In view of these concerns, the aim of this study is to investigate the influence of TBBPA on target organ toxicity under prolonged exposure, with special attention to oxidative stress-inducing activity of TBBPA in the Spargue-Dawley male rat. Moreover, this study was enhanced for endocrine endpoints, to obtain an improved profile of the endocrine activity of TBBPA.
MATERIALS AND METHODS
Chemicals. Tetrabromobisphenol A (TBBPA, 97%), sodium acetate and sodium hydroxide were obtained from Sigma-Aldrich (St. Louis, MO, USA). Sodium carboxymethyl cellulose (CMC-Na) was obtained from Daejung Reagents Chemicals (Gyunggi-do, Korea).

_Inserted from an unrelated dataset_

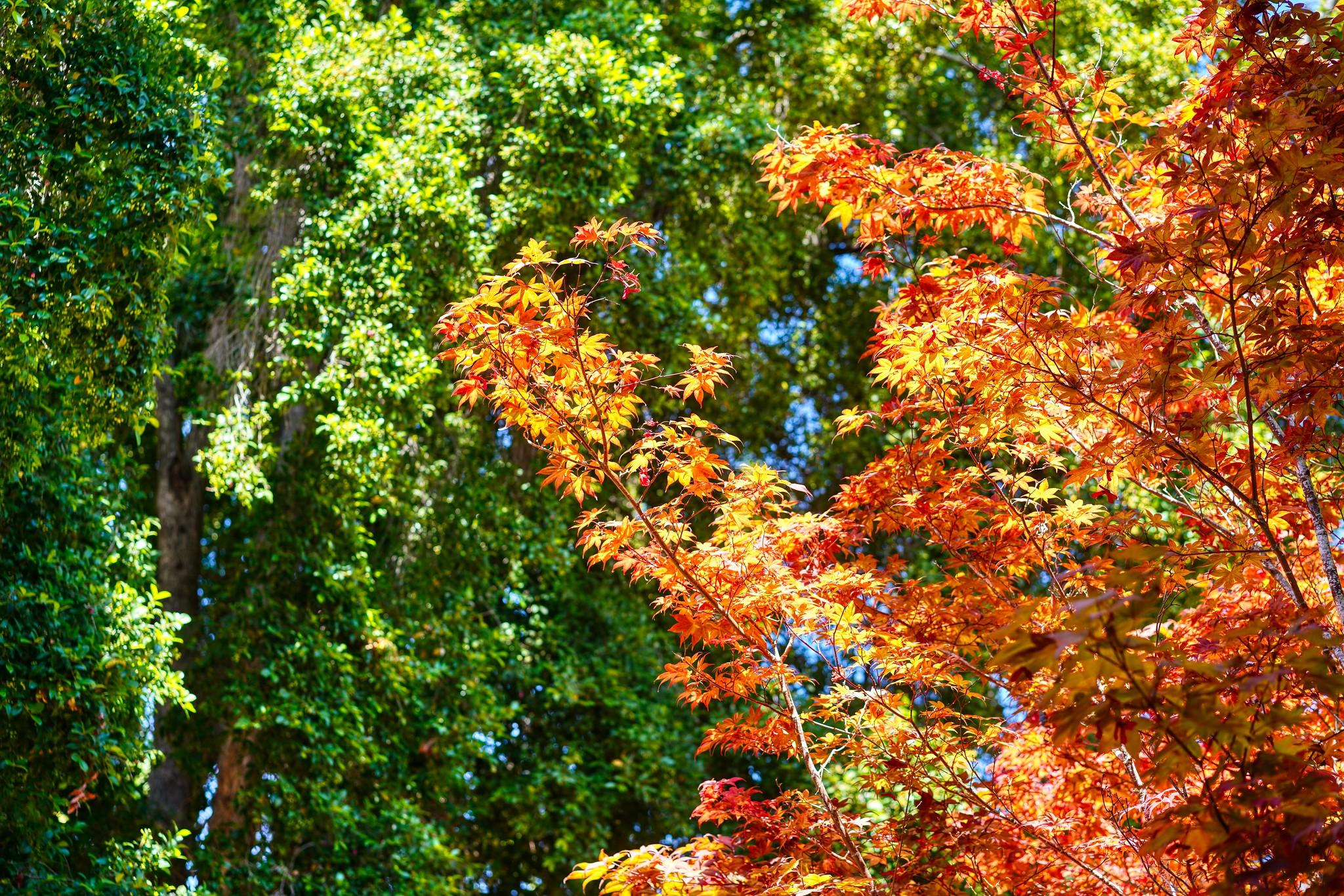 Maple Tree Contrast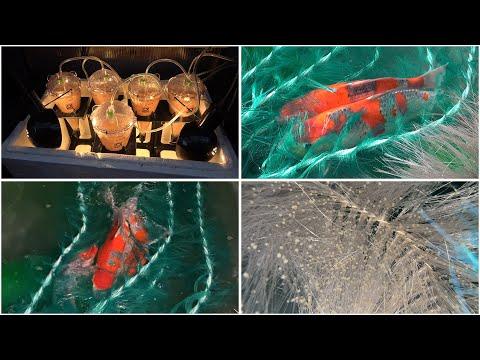 My Koi Breeding Project - Part 35 - Goshiki spawning first night success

Animals and housing. Sprague-Dawley Crl : CD female rats weighing 250 ± 15 g were obtained from the Charles River Laboratory Animal Resources (Seoul, Korea) and all animals were maintained under specific pathogen free (SPF)- conditioned room under a 12 hr light/dark cycle. Ambient air temperature was controlled at 23 ± 2℃ and relative humidity was maintained at 55%. Prior to the experiment, all animals were checked for overt signs of illness and only healthy animals were selected for the study. Tap water and rodent chow were given ad libitum. Two females were placed with one male for 3 hr on 7 consecutive days. Daily vaginal smears were examined for the presence of sperm. The day of sperm detection was considered day 0 of gestation (GD 0). On the day of delivery (day of birth considered PND 1), all pups were counted and their sexes were determined. On PND 4, pups were sexed according to anogenital distance (AGD), and female pups were removed. All male litters of 8 pups were culled randomly by cross-fostering, and pups (9 animals/group) were subjected to the following treatment groups. TBBPA received daily oral gavage of vehicle or TBBPA at 125, 250 or 500 mg/kg body weight from postnatal day (PND) 18 to PND 48. The control group was administered corn oil in the same manner. The dosages used in the present study were based on previous reports concerning adverse effects on the kidney of newborn rats (Fukuda et al., 2004). Body weights were recorded daily before applying the relevant dose. The animals were treated humanely, and care was taken to ease suffering. The experimental protocol was approved by the committee of Pusan National University in accordance with the Korea Food and Drug Administration Animal Protection.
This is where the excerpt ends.